### Consignes de l'exercice
• 1. Traduisez en anglais cette phrase de l'article sur la crise en Ukraine : « Mais les forces de l’ordre ont finalement été obligées de se retirer. »
• 2. Poursuivez l'article sur la crise en Ukraine à partir de sa dernière phrase.

Ukraine: Ianoukovitch frappe... et renforce l’opposition

Des centaines de policiers anti-émeutes ukrainiens ont lancé un assaut mercredi 11 décembre au petit matin contre les manifestants pro-européens occupant la place de l'Indépendance à Kiev. Mais les forces de l’ordre ont finalement été obligées de se retirer. Résultat : l’opération a galvanisé la mobilisation de l'opposition, tout en provoquant la réprobation des pays occidentaux, qui condamnent l’usage de la force contre les manifestants pacifiques.

Du point de vue du pouvoir, ses réactions au mouvement de protestation à Kiev apportent le plus souvent des effets contreproductifs. D’où une question simple : à quoi joue le président ukrainien, Viktor Ianoukovitch ? On voit de plus en plus mal quels sont ses objectifs et on est de moins en moins sûrs qu’il maîtrise la situation.

### Extrait des données
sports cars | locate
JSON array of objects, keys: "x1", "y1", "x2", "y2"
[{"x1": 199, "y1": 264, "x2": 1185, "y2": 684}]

### Résultats de l'exercice
• 1. But the security forces were ultimately forced to withdraw.

• 2.
Reconstruction des barricades

Il semble que le but de l’opération de ce mercredi matin était de couper l’accès à la place de l’Indépendance, Maïdane, où se déroulent les principales manifestations, et de déloger les protestataires les plus radicaux qui occupent la mairie de la capitale. Or, l’assaut contre la mairie a piteusement échoué, et la nouvelle de l’attaque contre Maïdane a provoqué un afflux massif des opposants. Après le retrait des forces de l’ordre, ils sont beaucoup plus nombreux sur place que d’habitude dans la semaine. Ils se sont mis à reconstruire les barricades détruites par la police.

Un reporter de la télévision polonaise décrit une scène peu banale : plusieurs policiers qui jettent leurs boucliers par terre et partent sous les applaudissements de la foule qui scande « Molodtsy ! Molodtsy ! », ce qui veut dire « Braves jeunes gens ! ». Et les leaders de l’opposition, qui jusqu’à présent réclamaient la démission du gouvernement, commencent à demander également celle du président Ianoukovitch. Si celui-ci voulait affaiblir sa position, il ne s’en serait pas pris autrement.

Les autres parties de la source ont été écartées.